Einige Mädchen lehnen die Pille aufgrund des chemischen Eingriffs in die natürliche Funktion des Körpers ab oder weil sie eine Gewichtszunahme und andere Nebenwirkungen fürchten. Eine Reihe von jungen Frauen empfinden Kondome als ‚irgendwie ekelig’ oder die sexuelle Situation beeinträchtigend. Andere Jugendliche, die nicht verhütet haben, argumentieren mit Gründen wie dem Absetzen der Pille wegen Nichtvertragens oder mit Schwierigkeiten bei der Beschaffung derselben aus Angst vor Frauenarztbesuchen (Remberg 2001a: 5).

Der Geschlechtsverkehr war häufig auch so spontan, dass sie entweder nicht an Verhütung dachten oder keine Zeit dazu blieb, entsprechende Kontrazeptiva zu besorgen Die Mädchen waren also nicht in der Lage, notwendige Fristen ohne Geschlechtsverkehr einzuhalten bzw. mit anderen Verhütungsmitteln zu überbrücken.
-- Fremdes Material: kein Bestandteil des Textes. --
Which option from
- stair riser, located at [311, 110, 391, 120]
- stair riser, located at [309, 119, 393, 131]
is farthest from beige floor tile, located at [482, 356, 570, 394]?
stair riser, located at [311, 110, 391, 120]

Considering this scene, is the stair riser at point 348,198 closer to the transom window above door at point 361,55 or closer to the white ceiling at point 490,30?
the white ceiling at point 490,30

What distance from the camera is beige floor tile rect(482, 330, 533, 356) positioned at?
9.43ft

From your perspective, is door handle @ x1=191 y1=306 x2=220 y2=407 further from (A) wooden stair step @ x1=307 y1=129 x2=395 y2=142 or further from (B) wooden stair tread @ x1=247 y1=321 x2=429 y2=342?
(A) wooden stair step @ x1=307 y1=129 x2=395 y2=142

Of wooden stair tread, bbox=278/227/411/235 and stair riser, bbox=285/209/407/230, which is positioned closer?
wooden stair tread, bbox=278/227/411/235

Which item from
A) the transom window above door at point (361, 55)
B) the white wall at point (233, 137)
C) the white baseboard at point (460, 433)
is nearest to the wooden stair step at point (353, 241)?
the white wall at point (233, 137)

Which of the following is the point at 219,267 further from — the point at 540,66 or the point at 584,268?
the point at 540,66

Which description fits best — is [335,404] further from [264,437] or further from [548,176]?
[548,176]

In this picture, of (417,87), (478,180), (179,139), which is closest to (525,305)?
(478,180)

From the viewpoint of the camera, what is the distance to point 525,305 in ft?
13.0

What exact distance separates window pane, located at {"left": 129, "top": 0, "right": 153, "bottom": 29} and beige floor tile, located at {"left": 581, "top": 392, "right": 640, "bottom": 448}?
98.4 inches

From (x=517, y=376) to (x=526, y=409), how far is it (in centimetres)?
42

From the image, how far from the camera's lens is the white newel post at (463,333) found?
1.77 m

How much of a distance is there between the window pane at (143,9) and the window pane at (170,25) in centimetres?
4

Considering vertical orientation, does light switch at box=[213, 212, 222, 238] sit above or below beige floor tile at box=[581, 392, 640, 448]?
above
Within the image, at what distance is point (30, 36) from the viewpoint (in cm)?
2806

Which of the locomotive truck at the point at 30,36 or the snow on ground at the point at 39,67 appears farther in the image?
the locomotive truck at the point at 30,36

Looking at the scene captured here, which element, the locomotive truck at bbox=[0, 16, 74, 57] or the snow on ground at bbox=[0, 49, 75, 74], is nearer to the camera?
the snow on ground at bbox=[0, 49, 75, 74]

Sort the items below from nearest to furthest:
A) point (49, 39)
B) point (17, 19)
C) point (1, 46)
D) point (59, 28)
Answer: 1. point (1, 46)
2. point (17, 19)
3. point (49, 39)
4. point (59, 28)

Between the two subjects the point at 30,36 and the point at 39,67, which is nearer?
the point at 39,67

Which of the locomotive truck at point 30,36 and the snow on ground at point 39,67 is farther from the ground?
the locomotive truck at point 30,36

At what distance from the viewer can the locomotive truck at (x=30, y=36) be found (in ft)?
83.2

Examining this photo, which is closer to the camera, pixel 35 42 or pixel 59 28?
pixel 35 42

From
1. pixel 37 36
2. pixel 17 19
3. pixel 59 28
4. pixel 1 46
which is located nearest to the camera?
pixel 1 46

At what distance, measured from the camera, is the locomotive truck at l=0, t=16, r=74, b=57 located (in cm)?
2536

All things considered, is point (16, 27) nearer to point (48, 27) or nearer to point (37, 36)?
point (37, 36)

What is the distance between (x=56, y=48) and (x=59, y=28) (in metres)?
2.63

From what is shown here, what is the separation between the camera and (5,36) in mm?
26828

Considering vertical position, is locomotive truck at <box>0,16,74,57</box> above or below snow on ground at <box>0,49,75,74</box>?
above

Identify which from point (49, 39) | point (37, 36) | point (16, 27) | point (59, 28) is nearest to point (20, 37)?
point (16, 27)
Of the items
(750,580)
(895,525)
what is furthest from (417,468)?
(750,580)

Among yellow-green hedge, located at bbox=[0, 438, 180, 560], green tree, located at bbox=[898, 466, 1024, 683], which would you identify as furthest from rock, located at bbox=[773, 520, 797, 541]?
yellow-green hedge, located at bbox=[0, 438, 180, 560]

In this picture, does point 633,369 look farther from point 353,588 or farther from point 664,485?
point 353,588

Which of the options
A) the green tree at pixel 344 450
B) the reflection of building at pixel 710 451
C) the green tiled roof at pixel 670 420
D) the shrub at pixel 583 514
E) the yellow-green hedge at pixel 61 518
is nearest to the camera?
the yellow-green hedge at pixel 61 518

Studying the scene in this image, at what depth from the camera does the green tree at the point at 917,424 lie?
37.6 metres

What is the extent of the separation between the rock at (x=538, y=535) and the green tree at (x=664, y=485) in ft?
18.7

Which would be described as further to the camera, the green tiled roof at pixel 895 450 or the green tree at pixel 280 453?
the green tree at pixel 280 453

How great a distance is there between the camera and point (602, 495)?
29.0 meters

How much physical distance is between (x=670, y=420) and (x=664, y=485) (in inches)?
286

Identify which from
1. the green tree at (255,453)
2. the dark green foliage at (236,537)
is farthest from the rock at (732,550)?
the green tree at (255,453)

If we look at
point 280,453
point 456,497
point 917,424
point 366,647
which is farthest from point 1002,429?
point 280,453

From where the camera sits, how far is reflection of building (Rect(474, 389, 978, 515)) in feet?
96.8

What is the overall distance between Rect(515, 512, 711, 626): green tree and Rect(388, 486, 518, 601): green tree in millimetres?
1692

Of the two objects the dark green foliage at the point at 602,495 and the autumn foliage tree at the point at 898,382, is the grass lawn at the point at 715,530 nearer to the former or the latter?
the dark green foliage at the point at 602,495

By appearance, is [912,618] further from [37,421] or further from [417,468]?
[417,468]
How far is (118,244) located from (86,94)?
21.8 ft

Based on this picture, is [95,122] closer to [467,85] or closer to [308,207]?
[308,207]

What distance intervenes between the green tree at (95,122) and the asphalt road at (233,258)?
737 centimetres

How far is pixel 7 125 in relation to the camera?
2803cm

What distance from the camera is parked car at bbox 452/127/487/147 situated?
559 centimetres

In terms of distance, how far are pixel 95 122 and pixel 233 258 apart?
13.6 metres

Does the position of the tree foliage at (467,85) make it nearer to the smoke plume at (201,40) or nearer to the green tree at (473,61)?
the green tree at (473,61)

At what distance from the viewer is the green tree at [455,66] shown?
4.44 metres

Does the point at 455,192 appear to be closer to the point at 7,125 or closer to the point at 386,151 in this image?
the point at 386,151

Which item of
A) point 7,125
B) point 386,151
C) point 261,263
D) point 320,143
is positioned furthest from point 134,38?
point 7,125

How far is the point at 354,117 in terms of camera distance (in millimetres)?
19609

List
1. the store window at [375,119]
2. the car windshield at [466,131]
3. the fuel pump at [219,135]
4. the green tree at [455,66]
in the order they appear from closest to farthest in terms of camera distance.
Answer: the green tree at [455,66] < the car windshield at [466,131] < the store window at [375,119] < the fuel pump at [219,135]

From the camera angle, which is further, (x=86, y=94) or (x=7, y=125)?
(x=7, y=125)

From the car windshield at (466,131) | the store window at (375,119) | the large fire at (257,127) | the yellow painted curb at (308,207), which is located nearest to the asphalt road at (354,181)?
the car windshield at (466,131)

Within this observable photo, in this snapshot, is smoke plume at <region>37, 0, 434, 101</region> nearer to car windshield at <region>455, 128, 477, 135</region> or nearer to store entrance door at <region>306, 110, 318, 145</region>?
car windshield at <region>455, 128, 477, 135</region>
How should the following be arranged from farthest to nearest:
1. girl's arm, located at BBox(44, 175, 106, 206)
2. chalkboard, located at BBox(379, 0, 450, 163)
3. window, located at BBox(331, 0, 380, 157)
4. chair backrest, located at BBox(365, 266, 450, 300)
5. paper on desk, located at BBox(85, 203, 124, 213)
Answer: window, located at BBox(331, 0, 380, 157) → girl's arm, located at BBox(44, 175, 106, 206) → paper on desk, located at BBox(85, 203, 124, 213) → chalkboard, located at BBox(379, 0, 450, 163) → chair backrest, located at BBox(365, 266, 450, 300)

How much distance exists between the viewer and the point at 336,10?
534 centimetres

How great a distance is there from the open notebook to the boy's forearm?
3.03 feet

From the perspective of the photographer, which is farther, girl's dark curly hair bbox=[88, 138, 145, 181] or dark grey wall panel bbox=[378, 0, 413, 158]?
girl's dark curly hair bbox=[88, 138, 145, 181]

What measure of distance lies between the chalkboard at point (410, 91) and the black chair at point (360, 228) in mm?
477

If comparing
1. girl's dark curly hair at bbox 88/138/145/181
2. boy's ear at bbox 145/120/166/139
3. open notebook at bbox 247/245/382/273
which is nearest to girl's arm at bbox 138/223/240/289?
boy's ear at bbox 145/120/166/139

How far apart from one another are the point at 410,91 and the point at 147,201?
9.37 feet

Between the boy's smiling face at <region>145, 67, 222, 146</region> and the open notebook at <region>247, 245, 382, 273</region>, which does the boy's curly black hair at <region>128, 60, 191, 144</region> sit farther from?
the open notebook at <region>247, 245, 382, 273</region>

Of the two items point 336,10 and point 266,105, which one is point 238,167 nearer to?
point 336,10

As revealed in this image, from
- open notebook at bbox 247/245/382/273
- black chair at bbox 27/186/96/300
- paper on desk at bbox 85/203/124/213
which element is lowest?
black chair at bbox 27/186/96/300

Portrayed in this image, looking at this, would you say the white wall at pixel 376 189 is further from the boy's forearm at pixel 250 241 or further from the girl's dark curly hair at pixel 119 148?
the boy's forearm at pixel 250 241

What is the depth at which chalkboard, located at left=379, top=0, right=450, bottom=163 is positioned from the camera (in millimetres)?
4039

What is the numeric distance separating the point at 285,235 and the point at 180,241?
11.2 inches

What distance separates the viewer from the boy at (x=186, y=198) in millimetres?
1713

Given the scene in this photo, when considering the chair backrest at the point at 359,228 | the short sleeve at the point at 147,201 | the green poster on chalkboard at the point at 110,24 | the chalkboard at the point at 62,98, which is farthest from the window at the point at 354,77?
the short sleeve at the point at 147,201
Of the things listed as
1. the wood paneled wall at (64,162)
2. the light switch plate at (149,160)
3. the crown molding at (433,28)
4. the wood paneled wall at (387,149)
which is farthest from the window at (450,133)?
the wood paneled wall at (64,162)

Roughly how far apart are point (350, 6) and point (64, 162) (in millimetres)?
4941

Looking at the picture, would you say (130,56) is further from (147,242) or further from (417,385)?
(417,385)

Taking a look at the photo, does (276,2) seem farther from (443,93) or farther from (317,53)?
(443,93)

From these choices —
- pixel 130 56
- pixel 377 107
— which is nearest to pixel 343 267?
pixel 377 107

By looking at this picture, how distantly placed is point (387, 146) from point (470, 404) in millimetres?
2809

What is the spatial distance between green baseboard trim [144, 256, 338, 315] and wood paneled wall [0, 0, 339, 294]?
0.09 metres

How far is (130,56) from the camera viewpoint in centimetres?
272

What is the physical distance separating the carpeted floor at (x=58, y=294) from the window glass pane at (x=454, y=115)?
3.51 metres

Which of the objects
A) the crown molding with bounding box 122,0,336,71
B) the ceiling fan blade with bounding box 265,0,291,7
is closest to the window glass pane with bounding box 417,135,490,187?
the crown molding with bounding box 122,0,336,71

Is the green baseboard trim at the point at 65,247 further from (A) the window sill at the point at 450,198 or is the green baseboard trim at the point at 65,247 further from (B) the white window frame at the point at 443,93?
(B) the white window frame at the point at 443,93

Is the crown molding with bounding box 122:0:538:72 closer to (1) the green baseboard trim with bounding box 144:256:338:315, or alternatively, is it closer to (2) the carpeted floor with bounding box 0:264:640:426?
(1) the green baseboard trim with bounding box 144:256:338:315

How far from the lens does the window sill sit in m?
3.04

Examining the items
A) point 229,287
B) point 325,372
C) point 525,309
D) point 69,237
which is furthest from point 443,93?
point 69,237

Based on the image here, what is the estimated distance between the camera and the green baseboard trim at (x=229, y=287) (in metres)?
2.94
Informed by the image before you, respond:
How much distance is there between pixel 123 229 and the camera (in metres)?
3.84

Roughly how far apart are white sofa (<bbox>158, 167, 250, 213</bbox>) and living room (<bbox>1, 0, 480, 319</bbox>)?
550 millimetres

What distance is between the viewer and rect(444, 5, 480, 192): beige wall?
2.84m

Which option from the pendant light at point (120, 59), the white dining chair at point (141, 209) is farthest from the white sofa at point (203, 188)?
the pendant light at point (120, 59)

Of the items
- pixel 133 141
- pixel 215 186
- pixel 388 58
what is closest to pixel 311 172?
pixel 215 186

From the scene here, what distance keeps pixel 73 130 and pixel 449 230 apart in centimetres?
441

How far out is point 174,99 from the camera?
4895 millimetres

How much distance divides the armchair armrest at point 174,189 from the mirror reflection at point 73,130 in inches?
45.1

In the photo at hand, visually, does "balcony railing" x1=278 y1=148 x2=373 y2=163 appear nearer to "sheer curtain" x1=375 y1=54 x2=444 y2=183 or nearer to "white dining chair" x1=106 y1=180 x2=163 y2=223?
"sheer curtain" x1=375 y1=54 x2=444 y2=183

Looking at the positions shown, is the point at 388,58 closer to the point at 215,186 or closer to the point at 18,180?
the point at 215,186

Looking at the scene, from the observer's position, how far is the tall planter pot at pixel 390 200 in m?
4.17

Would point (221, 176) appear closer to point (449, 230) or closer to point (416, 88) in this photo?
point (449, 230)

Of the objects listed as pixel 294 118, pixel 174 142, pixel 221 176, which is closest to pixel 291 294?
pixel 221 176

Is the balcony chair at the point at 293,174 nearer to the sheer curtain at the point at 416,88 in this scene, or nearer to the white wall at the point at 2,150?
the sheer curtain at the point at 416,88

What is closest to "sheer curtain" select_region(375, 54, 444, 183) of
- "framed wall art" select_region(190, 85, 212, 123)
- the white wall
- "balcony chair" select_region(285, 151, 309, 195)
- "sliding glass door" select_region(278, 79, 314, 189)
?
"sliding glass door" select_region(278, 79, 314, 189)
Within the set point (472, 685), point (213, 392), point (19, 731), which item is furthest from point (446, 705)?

Einige der jungen Schwangeren geben an, mit dem Kindesvater über Verhütung gesprochen zu haben, viele allerdings finden nicht den Mut dazu oder aber die Eigendynamik der sexuellen Situation führte wie oben dargestellt dazu, dass unmittelbare Befriedigung der Lust den möglichen Konsequenzen und verantwortlichem Handeln übergeordnet wurde (Remberg 2001b: 9).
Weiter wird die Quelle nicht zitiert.